Go to the web browser on the Raspberry Pi and enter the following. Please remember to remove the “s” from https:

http://127.0.0.1:8080

Step 11 — If you reboot

This command starts the Docker service, launches the Open WebUI container, and then checks whether the Hailo Ollama service is already running, starting it only if it is not.

After you do the below, you go to the browser and enter the address again.
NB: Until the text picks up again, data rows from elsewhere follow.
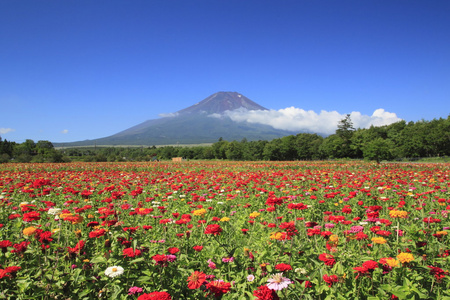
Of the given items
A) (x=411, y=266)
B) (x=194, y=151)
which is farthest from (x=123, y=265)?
(x=194, y=151)

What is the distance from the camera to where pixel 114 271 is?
2.05 metres

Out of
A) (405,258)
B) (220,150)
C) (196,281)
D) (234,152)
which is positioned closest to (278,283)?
(196,281)

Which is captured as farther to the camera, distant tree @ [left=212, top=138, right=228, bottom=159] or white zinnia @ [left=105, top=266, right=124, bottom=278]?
distant tree @ [left=212, top=138, right=228, bottom=159]

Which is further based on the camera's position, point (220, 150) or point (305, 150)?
point (220, 150)

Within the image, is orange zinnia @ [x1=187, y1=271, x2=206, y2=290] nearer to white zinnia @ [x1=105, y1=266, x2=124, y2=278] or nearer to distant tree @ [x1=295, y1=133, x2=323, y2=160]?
white zinnia @ [x1=105, y1=266, x2=124, y2=278]

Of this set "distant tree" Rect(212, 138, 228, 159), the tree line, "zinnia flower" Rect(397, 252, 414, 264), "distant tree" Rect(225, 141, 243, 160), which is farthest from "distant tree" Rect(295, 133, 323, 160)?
"zinnia flower" Rect(397, 252, 414, 264)

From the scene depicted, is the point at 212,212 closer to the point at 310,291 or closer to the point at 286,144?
the point at 310,291

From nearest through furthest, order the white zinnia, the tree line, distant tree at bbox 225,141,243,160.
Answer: the white zinnia < the tree line < distant tree at bbox 225,141,243,160

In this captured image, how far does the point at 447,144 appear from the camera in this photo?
59.5 metres

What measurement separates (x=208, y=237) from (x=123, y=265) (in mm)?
1905

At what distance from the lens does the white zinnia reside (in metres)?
1.99

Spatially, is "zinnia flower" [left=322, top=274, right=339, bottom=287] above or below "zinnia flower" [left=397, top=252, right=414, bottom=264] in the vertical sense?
below

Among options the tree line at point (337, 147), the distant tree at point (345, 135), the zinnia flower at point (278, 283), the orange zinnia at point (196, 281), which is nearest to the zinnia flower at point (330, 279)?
the zinnia flower at point (278, 283)

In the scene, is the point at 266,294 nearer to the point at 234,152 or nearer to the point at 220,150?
the point at 234,152
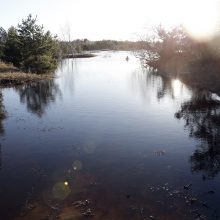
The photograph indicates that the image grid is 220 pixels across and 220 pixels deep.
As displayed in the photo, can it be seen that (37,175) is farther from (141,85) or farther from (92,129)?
(141,85)

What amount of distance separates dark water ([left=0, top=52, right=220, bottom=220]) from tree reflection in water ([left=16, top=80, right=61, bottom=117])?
19.9 inches

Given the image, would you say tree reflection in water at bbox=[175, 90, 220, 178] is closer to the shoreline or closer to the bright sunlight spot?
the bright sunlight spot

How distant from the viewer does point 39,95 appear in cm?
4775

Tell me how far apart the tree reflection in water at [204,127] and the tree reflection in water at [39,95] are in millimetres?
15810

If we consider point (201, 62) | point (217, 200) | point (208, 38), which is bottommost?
point (217, 200)

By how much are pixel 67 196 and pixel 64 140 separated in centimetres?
945

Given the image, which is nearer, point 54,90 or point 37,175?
point 37,175

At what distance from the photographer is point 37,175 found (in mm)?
20297

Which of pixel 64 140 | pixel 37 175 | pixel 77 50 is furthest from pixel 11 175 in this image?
pixel 77 50

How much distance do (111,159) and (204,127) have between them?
11.4 metres

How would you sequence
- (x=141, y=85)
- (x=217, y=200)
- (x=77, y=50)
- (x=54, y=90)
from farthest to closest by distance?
(x=77, y=50) < (x=141, y=85) < (x=54, y=90) < (x=217, y=200)

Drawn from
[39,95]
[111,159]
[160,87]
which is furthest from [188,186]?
[160,87]

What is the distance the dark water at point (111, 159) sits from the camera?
54.5 ft

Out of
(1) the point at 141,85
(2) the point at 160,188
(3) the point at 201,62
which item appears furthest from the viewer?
(3) the point at 201,62
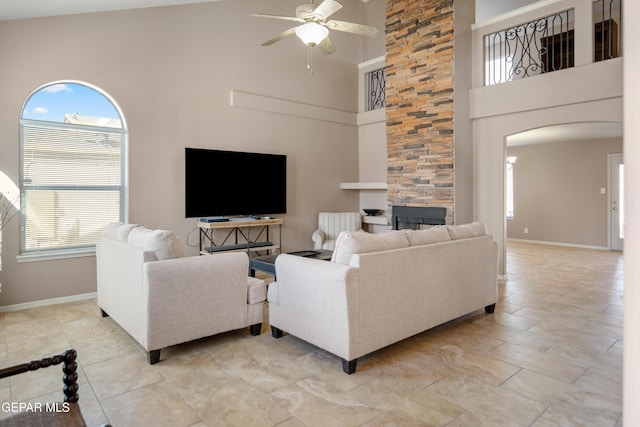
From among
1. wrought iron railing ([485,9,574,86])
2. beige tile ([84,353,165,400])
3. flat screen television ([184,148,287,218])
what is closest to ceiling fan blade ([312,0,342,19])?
flat screen television ([184,148,287,218])

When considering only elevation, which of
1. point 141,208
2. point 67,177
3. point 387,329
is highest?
point 67,177

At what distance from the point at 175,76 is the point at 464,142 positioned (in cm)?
414

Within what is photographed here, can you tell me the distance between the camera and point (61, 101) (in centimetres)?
446

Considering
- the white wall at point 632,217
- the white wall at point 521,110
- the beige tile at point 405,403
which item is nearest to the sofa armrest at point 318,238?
the white wall at point 521,110

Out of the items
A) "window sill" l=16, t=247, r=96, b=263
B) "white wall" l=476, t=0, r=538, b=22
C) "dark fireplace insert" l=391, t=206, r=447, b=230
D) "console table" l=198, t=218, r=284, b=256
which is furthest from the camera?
"white wall" l=476, t=0, r=538, b=22

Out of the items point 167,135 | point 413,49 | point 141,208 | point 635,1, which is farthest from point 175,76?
point 635,1

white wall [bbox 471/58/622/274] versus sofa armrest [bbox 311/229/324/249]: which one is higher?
white wall [bbox 471/58/622/274]

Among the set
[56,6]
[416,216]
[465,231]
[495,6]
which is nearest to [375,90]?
[416,216]

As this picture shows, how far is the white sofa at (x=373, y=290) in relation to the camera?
8.59 ft

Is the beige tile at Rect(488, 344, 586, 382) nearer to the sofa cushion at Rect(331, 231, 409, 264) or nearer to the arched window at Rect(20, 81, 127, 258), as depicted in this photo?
the sofa cushion at Rect(331, 231, 409, 264)

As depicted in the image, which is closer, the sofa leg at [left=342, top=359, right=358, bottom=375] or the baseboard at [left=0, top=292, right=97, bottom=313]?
the sofa leg at [left=342, top=359, right=358, bottom=375]

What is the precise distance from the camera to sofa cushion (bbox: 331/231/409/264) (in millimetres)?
2721

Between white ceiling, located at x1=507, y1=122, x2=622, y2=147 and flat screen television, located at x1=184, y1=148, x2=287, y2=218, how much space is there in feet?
12.8

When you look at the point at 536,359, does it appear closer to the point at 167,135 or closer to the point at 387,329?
the point at 387,329
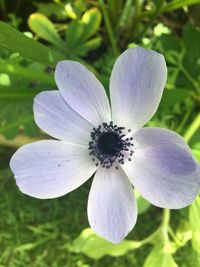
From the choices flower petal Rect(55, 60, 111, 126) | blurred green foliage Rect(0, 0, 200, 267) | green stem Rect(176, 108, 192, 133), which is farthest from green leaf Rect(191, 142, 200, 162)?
flower petal Rect(55, 60, 111, 126)

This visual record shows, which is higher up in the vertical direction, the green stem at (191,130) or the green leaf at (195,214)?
the green stem at (191,130)

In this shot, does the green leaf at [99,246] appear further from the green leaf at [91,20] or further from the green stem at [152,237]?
the green leaf at [91,20]

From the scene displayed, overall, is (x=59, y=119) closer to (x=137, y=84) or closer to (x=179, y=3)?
(x=137, y=84)

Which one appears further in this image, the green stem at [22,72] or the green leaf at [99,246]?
the green leaf at [99,246]

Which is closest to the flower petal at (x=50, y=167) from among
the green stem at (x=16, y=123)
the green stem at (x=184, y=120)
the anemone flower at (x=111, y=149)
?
the anemone flower at (x=111, y=149)

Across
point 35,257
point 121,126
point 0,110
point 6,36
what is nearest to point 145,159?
point 121,126

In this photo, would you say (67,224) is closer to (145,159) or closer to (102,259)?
(102,259)

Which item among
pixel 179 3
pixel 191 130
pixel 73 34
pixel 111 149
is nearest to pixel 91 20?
pixel 73 34
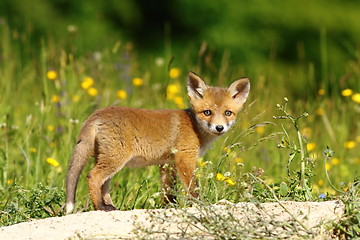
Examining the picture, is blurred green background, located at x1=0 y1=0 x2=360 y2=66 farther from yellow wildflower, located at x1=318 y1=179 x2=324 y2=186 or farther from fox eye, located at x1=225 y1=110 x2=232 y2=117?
fox eye, located at x1=225 y1=110 x2=232 y2=117

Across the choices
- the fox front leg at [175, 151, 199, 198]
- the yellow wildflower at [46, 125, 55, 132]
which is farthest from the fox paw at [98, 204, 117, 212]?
the yellow wildflower at [46, 125, 55, 132]

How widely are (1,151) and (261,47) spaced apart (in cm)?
977

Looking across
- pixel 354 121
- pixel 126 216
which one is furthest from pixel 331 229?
pixel 354 121

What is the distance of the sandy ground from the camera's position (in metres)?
4.25

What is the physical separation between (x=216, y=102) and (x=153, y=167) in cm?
99

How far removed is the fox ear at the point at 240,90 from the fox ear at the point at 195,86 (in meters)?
0.25

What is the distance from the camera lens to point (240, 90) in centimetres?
635

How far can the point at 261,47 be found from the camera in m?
15.4

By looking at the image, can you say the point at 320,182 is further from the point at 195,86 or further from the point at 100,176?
the point at 100,176

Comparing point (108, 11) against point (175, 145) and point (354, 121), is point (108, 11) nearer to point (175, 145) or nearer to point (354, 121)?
point (354, 121)

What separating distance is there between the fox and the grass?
0.17 meters

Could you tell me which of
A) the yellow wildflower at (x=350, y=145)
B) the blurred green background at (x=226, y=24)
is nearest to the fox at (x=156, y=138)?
the yellow wildflower at (x=350, y=145)

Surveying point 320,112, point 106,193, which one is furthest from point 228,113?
point 320,112

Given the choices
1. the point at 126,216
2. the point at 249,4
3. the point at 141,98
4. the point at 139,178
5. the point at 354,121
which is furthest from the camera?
the point at 249,4
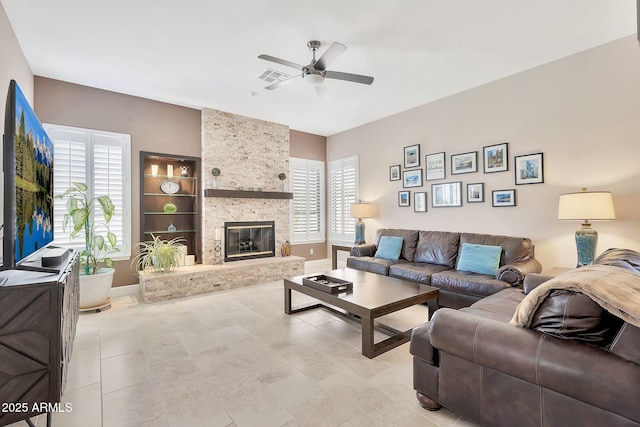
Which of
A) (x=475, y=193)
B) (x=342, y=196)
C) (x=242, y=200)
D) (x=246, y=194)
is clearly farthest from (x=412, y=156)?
(x=242, y=200)

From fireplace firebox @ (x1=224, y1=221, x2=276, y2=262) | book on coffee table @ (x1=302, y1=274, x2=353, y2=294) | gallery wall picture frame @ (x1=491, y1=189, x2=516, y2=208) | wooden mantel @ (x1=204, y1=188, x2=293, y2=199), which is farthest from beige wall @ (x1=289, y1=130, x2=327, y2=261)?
gallery wall picture frame @ (x1=491, y1=189, x2=516, y2=208)

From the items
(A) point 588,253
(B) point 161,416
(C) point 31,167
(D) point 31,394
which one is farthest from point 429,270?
(C) point 31,167

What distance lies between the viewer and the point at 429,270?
402 cm

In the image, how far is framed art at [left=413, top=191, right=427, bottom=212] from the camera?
16.7 feet

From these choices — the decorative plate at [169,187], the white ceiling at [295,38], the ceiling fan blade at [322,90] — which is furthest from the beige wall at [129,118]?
the ceiling fan blade at [322,90]

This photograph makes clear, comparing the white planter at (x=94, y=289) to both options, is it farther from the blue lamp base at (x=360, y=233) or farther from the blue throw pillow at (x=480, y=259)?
the blue throw pillow at (x=480, y=259)

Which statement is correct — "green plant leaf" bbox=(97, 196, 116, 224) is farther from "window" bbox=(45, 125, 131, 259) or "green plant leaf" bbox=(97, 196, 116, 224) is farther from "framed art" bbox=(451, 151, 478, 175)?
"framed art" bbox=(451, 151, 478, 175)

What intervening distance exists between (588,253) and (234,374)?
12.0ft

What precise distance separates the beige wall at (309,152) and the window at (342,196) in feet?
1.16

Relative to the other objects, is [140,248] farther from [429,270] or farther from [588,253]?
[588,253]

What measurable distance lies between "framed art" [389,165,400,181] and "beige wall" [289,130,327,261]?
2.00m

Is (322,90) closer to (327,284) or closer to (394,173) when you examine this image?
(327,284)

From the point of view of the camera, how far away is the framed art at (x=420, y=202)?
508cm

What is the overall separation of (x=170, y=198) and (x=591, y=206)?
577cm
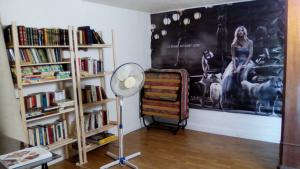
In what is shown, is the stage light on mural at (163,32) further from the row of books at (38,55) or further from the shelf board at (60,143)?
the shelf board at (60,143)

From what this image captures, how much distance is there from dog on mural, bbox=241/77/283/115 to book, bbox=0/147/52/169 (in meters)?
3.15

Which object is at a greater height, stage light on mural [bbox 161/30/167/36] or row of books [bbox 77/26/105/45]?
stage light on mural [bbox 161/30/167/36]

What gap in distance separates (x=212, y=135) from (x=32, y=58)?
2.97m

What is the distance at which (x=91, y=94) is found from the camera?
130 inches

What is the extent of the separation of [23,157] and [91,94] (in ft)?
6.04

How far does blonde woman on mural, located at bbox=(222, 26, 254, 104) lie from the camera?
3678 millimetres

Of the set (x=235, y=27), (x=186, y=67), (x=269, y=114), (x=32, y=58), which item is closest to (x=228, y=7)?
(x=235, y=27)

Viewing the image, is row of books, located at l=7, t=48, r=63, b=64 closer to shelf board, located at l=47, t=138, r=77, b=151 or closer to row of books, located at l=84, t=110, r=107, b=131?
row of books, located at l=84, t=110, r=107, b=131

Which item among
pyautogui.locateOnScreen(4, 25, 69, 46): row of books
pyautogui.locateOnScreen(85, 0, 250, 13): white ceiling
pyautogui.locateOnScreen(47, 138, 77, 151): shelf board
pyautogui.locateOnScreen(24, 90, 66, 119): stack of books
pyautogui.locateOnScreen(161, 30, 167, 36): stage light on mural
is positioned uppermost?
pyautogui.locateOnScreen(85, 0, 250, 13): white ceiling

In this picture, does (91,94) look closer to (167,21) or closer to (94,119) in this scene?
(94,119)

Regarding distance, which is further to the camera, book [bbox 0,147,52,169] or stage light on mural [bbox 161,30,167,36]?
stage light on mural [bbox 161,30,167,36]

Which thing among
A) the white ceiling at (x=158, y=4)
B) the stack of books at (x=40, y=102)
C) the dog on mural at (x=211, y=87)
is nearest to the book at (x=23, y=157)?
the stack of books at (x=40, y=102)

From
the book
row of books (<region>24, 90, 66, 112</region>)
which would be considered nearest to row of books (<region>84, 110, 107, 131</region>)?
row of books (<region>24, 90, 66, 112</region>)

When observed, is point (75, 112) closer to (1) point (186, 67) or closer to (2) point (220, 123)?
(1) point (186, 67)
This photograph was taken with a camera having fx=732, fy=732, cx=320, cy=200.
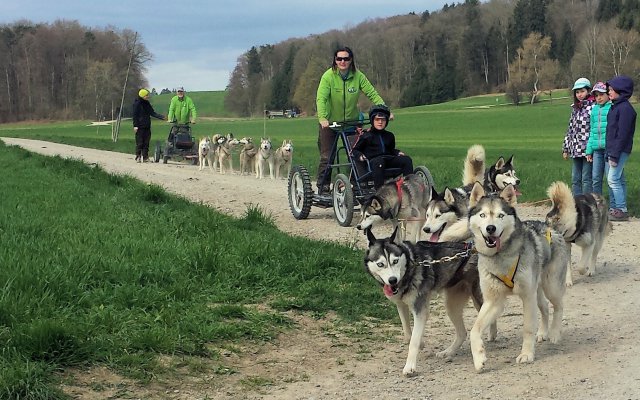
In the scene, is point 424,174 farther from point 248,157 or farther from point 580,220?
point 248,157

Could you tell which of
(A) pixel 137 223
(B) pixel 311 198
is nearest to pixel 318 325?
(A) pixel 137 223

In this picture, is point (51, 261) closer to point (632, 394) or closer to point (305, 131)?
point (632, 394)

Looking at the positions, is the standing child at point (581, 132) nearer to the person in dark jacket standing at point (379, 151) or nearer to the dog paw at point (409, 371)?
the person in dark jacket standing at point (379, 151)

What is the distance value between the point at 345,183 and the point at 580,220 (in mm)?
4125

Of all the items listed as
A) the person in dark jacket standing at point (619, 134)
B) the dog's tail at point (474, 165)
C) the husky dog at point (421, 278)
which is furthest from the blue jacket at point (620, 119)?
the husky dog at point (421, 278)

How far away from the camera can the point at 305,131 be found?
6562 cm

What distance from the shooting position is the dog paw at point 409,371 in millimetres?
5228

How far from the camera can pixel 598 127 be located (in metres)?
11.8

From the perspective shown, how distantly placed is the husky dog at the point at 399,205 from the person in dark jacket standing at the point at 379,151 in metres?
0.66

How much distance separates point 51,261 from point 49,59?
11161 cm

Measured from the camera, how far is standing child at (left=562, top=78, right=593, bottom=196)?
12.1 meters

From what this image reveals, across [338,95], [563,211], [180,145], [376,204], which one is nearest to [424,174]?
[376,204]

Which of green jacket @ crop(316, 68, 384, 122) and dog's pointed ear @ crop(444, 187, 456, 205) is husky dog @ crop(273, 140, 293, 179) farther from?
dog's pointed ear @ crop(444, 187, 456, 205)

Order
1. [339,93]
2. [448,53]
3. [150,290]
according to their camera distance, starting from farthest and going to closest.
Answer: [448,53]
[339,93]
[150,290]
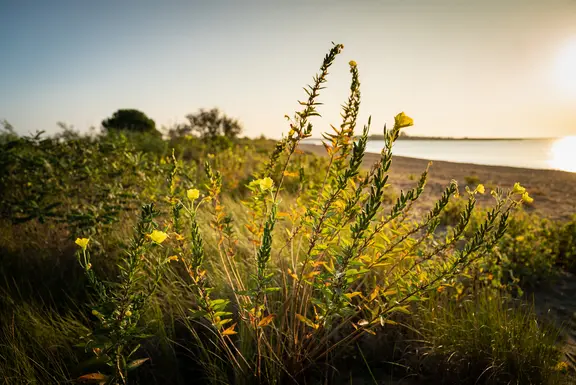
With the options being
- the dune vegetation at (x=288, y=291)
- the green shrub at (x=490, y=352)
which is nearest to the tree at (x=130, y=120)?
the dune vegetation at (x=288, y=291)

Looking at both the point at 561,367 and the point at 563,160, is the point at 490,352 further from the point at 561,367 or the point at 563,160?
the point at 563,160

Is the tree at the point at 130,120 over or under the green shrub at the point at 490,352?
over

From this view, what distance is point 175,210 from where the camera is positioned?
1.32 metres

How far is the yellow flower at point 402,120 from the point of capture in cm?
119

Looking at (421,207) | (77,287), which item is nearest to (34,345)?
(77,287)

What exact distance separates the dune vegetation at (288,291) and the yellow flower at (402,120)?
0.01 m

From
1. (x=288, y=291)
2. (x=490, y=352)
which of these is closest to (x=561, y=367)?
(x=490, y=352)

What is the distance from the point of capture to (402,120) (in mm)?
1206

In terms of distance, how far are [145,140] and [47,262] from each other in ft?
27.9

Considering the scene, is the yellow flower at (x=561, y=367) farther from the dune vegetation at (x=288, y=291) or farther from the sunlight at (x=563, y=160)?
the sunlight at (x=563, y=160)

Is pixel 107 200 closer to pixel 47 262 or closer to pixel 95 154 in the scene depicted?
pixel 47 262

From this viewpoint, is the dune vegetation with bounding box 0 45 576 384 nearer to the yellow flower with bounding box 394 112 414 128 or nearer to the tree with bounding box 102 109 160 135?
the yellow flower with bounding box 394 112 414 128

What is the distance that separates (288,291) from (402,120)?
1.77 metres

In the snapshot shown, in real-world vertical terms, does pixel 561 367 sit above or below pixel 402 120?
below
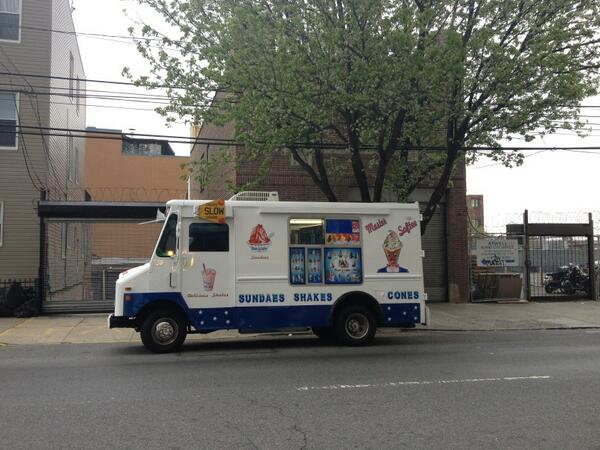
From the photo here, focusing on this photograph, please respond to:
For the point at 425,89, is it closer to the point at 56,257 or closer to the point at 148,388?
the point at 148,388

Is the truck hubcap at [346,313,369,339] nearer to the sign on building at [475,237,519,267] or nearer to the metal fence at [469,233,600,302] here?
the metal fence at [469,233,600,302]

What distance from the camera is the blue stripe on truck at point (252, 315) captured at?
406 inches

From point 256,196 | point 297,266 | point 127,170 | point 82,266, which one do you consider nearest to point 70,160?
point 82,266

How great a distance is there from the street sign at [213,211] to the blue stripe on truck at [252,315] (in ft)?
4.97

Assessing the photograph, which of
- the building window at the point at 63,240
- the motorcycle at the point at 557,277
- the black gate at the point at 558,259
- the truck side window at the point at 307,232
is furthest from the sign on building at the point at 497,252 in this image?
the building window at the point at 63,240

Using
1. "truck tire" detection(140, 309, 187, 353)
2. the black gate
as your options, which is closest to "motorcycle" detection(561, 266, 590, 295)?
the black gate

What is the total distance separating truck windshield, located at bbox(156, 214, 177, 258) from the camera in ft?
34.4

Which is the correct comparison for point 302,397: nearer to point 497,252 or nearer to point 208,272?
point 208,272

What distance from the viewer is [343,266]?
1127 cm

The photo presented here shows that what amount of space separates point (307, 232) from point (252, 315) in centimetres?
193

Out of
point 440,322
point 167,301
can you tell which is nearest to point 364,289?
point 167,301

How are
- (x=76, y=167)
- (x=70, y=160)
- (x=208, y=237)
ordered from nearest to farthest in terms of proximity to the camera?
1. (x=208, y=237)
2. (x=70, y=160)
3. (x=76, y=167)

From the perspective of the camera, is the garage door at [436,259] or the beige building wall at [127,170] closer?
the garage door at [436,259]

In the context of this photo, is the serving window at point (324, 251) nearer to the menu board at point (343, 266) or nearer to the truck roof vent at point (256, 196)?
the menu board at point (343, 266)
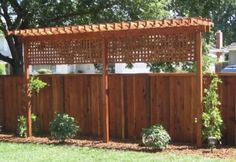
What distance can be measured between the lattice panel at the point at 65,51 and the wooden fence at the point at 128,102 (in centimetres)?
60

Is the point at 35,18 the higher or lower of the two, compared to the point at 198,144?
higher

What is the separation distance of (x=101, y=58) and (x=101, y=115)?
1.50 m

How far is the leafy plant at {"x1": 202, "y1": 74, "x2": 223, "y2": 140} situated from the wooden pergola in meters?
0.13

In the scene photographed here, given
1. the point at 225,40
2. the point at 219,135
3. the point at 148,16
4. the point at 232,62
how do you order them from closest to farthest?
1. the point at 219,135
2. the point at 148,16
3. the point at 232,62
4. the point at 225,40

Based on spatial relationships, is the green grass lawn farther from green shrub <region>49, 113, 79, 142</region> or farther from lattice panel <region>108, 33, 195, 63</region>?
lattice panel <region>108, 33, 195, 63</region>

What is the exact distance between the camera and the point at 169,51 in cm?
1023

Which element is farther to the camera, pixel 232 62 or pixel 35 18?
pixel 232 62

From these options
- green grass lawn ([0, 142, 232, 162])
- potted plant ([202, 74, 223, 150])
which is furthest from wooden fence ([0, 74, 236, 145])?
green grass lawn ([0, 142, 232, 162])

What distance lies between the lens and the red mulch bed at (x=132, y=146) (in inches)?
371

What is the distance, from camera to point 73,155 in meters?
9.40

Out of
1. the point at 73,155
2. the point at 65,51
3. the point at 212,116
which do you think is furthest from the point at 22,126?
the point at 212,116

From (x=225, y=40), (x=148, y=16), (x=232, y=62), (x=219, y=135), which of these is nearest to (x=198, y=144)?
(x=219, y=135)

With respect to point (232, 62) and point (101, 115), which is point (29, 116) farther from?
point (232, 62)

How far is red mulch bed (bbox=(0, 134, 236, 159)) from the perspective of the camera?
371 inches
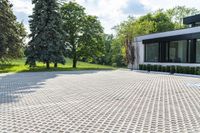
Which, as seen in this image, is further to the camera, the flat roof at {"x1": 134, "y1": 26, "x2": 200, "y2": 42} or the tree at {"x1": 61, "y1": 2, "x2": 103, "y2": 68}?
the tree at {"x1": 61, "y1": 2, "x2": 103, "y2": 68}

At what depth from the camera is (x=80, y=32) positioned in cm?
3719

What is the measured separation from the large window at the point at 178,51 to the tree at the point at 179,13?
30925 mm

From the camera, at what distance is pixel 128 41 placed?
33.2 meters

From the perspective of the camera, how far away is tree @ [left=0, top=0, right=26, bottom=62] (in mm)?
29641

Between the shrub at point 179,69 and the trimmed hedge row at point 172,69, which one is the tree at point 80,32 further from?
the shrub at point 179,69

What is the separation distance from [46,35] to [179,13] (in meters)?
35.3

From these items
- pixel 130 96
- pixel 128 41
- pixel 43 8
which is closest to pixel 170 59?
pixel 128 41

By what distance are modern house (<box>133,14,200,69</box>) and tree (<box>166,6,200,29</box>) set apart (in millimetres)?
27508

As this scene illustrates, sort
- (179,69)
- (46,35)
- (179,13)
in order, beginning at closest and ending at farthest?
(179,69) → (46,35) → (179,13)

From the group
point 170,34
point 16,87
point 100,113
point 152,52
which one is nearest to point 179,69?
point 170,34

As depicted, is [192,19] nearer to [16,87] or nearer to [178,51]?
[178,51]

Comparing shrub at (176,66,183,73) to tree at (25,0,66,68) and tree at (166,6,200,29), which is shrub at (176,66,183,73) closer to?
tree at (25,0,66,68)

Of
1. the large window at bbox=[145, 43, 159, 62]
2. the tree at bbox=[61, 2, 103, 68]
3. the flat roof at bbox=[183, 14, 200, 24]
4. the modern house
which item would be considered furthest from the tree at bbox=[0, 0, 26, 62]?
the flat roof at bbox=[183, 14, 200, 24]

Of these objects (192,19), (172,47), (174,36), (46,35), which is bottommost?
(172,47)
Copy and paste this into the terminal:

sudo systemctl start docker && docker start open-webui && pgrep hailo-ollama || hailo-ollama

Copy and paste this into your web browser on the Raspberry Pi:

http://127.0.0.1:8080

Troubleshooting & Common Issues

Hailo drivers not detected

If the HAT is not detected, reboot and check the PCIe connection.

hailortcli scan

Hailo drivers not detected

Make sure Docker is installed and running:

sudo systemctl status docker

FAQs

Can Raspberry Pi really run LLMs?

Yes. With the Hailo-10H, small and efficient LLMs run locally with hardware acceleration.

Is an internet connection required?

Only for downloading models. Inference runs fully offline.

Is my data sent to the cloud?

No. All processing happens locally.

Why is Docker required?

Docker avoids Python compatibility issues and ensures Open WebUI runs reliably.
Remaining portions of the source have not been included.